Girl meets boy.....perhaps not for the first time. Words are exchanged, minds meld and the adventure of the heart begins----or ends. It's a story that many of us are familiar with and have heard about, but not quite the way that singer and songwriter Shonta Renee breaks it down with her enjoyable EP release, Situationship. 

A Savannah, GA native, Shonta earned her Biology degree last year but knew years before finishing that her childhood passion, music, was what she would ultimately pursue.  The songs and scenarios are somewhat brief, but that doesn't keep the listener from hearing the crisp production value or the coy-come-hither sweetness of her vocals. The titles may invoke expected interactions between partners -- "Role Play," "The Conversation," etc. -- but her delivery displays a self-possessed sophistication that many artists fail to achieve. "Secret Lover" can be clandestine thing to most, but her breezy take fashions the man as a succulent treat rather than a shameful sex toy, one that she can't leave behind: "You're my little secret, you bring me joy," Shonta sighs, "and you know just who you are." 
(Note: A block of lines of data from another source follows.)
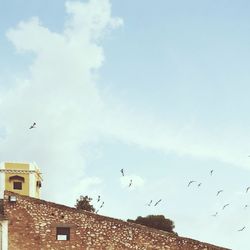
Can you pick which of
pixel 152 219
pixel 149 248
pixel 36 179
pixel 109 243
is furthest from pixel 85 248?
pixel 152 219

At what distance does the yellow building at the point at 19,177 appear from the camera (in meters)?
47.6

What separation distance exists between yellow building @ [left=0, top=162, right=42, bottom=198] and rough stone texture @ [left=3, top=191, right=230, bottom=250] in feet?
46.0

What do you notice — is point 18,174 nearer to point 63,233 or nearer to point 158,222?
point 63,233

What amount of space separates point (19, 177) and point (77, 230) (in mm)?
15586

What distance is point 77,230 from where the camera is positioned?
3375cm

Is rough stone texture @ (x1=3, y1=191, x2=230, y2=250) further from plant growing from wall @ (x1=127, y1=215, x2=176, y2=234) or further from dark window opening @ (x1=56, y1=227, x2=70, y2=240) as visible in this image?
plant growing from wall @ (x1=127, y1=215, x2=176, y2=234)

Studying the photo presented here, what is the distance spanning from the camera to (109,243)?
110 feet

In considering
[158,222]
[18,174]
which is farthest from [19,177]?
[158,222]

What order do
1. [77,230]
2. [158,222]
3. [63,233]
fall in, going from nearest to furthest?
[63,233]
[77,230]
[158,222]

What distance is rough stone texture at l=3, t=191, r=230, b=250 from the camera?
33469mm

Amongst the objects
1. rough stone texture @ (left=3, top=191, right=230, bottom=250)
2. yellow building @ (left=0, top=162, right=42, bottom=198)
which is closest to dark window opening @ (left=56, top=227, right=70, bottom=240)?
rough stone texture @ (left=3, top=191, right=230, bottom=250)

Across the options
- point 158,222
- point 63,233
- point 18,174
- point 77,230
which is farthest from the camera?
point 158,222

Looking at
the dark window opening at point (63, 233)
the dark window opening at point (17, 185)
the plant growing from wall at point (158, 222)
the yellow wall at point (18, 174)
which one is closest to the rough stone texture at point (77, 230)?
the dark window opening at point (63, 233)

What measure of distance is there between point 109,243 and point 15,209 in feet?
18.1
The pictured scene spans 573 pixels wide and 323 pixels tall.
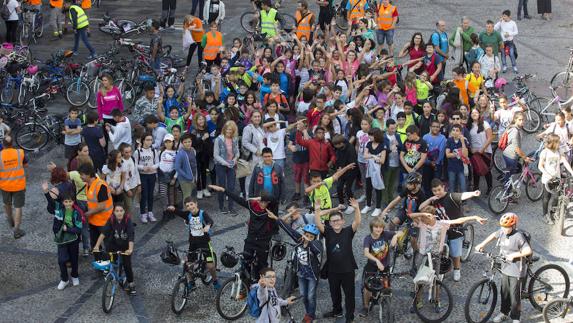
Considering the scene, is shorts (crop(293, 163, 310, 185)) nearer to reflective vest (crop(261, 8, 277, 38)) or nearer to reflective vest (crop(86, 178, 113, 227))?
reflective vest (crop(86, 178, 113, 227))

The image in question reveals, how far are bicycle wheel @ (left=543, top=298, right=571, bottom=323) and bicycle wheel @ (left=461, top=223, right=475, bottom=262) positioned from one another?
2046mm

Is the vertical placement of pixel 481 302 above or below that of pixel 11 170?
below

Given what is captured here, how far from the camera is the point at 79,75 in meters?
20.4

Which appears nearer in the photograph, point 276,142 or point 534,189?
point 276,142

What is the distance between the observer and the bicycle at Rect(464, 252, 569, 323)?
37.5ft

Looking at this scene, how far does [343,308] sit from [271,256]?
1.27m

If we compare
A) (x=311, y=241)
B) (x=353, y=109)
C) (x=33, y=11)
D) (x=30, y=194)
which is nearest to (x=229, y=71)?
(x=353, y=109)

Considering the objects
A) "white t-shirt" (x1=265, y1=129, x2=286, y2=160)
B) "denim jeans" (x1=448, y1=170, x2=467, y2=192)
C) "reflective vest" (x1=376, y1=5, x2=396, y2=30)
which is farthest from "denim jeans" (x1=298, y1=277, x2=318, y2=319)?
"reflective vest" (x1=376, y1=5, x2=396, y2=30)

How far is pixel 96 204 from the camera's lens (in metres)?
13.1

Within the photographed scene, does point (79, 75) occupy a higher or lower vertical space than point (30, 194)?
higher

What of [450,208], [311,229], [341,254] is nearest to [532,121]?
[450,208]

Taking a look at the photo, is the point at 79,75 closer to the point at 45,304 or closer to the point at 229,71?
the point at 229,71

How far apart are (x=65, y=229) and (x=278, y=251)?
3109 mm

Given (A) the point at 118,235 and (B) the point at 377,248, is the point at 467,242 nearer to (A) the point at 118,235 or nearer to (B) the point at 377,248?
(B) the point at 377,248
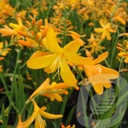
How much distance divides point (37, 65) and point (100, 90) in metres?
0.19

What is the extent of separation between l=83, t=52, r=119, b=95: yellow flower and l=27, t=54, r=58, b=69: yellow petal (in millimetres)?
96

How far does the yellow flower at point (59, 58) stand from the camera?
2.62 ft

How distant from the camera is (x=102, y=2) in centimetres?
320

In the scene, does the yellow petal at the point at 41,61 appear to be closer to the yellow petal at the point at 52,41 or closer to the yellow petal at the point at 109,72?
the yellow petal at the point at 52,41

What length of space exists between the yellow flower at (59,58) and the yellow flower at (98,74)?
35 millimetres

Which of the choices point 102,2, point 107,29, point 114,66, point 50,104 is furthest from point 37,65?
point 102,2

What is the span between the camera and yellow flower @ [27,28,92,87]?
2.62 feet

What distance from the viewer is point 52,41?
0.80m

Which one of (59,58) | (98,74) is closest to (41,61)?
(59,58)

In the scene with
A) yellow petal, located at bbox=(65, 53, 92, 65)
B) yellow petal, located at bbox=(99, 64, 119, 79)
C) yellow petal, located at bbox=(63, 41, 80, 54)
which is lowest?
yellow petal, located at bbox=(99, 64, 119, 79)

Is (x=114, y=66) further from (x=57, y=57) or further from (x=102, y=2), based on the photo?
(x=57, y=57)

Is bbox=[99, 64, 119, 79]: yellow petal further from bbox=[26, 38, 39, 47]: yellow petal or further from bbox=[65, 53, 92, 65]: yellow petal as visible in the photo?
bbox=[26, 38, 39, 47]: yellow petal

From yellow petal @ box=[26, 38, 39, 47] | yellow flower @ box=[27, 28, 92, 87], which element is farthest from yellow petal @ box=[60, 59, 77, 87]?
yellow petal @ box=[26, 38, 39, 47]

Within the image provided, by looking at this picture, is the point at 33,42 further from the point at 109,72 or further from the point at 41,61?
the point at 109,72
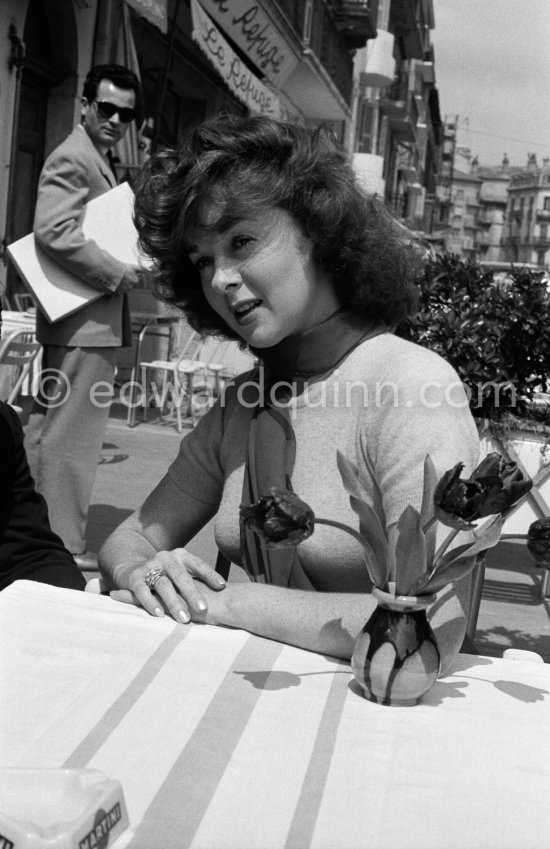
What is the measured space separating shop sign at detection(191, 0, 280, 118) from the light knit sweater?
659cm

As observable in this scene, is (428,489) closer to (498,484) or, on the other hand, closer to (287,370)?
(498,484)

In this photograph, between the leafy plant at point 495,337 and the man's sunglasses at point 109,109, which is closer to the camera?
the leafy plant at point 495,337

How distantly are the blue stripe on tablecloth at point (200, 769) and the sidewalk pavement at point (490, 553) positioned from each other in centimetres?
291

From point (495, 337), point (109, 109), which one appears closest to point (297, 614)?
point (495, 337)

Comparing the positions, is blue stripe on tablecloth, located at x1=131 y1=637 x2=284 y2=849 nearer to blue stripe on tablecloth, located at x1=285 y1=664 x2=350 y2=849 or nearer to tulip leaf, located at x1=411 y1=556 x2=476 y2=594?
blue stripe on tablecloth, located at x1=285 y1=664 x2=350 y2=849

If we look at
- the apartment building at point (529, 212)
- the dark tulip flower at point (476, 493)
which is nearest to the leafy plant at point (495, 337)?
the dark tulip flower at point (476, 493)

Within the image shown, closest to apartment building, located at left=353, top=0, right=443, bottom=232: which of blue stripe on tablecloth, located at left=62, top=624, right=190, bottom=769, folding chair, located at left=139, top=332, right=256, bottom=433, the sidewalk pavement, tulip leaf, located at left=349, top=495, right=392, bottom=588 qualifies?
folding chair, located at left=139, top=332, right=256, bottom=433

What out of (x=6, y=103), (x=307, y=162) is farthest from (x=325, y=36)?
(x=307, y=162)

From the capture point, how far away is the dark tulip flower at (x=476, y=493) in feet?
3.99

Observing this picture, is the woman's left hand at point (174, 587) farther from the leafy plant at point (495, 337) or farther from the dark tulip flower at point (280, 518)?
the leafy plant at point (495, 337)

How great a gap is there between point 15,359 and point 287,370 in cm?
414

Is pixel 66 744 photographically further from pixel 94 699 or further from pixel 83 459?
pixel 83 459

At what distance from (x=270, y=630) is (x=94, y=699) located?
0.38 metres

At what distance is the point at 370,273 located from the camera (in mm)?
2074
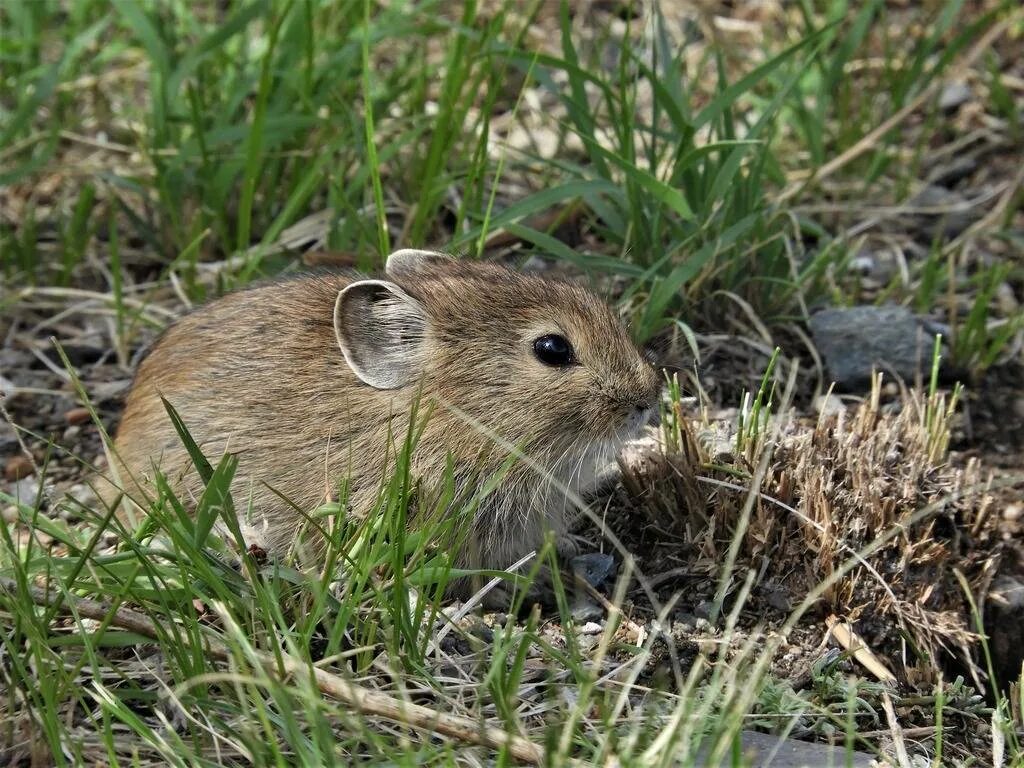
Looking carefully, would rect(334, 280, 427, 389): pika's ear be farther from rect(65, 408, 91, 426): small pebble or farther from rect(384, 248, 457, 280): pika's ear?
rect(65, 408, 91, 426): small pebble

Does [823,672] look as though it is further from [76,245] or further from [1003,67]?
[1003,67]

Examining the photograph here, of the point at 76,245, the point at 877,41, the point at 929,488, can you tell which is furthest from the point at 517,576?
the point at 877,41

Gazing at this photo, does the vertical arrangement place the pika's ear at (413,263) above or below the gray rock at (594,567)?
above

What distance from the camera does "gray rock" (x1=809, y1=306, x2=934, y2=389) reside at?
5801 mm

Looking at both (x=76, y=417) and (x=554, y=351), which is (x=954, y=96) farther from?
(x=76, y=417)

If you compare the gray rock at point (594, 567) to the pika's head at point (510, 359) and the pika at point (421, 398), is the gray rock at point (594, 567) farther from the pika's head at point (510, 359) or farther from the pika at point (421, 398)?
the pika's head at point (510, 359)

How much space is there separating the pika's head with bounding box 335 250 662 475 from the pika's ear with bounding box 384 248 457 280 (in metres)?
0.13

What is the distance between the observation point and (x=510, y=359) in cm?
473

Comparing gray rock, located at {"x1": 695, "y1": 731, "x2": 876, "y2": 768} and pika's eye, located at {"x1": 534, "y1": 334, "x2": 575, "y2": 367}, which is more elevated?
pika's eye, located at {"x1": 534, "y1": 334, "x2": 575, "y2": 367}

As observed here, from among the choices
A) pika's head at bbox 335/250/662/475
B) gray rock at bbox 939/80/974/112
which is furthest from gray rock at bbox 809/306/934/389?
gray rock at bbox 939/80/974/112

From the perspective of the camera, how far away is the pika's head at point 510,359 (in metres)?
4.66

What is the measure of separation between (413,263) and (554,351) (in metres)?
0.68

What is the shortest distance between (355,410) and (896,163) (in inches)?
151

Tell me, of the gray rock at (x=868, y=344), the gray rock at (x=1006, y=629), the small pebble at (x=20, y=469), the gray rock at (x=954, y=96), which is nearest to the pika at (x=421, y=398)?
the small pebble at (x=20, y=469)
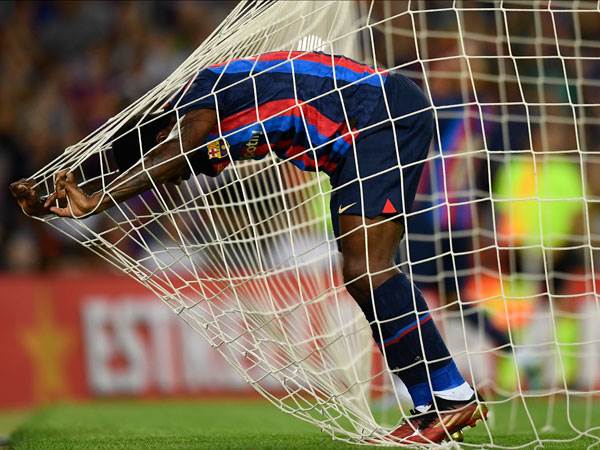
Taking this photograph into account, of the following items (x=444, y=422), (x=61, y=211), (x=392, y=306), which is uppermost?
(x=61, y=211)

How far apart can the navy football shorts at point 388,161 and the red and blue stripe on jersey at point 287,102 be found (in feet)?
0.20

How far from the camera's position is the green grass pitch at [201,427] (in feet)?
14.4

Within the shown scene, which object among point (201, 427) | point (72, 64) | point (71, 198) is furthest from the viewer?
point (72, 64)

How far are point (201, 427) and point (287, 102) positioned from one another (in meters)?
2.08

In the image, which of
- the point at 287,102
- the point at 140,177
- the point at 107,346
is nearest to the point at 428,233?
the point at 107,346

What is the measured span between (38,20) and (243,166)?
23.8 feet

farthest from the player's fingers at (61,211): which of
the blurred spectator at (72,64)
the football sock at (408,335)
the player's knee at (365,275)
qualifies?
the blurred spectator at (72,64)

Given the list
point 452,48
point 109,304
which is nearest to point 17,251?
point 109,304

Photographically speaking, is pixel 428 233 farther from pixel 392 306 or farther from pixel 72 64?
pixel 72 64

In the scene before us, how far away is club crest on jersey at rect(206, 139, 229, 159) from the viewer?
165 inches

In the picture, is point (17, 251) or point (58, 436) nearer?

Reflective of the social media era we now live in, Situationship seems to flow in the real-time arc of a hookup that could've had it all, but didn't (who can't relate to that?): nothing wild, flashy or bombastic, but her talents intrigue nonetheless. "Role Play" is a mid-tempo groove, yet throbs with the urgency of a dopamine rush, for example, and the saucy "Mocha Man" compares her boo to the hue and flavor of her favorite up of joe (heeeeey!). Even when the static shows up ("Slow Down," Regretful") and Shonta finds herself newly single again, she's more wistful than wailing in conveying that ache: "Have you realized, that we don't have much chemistry no more/I have to let you go."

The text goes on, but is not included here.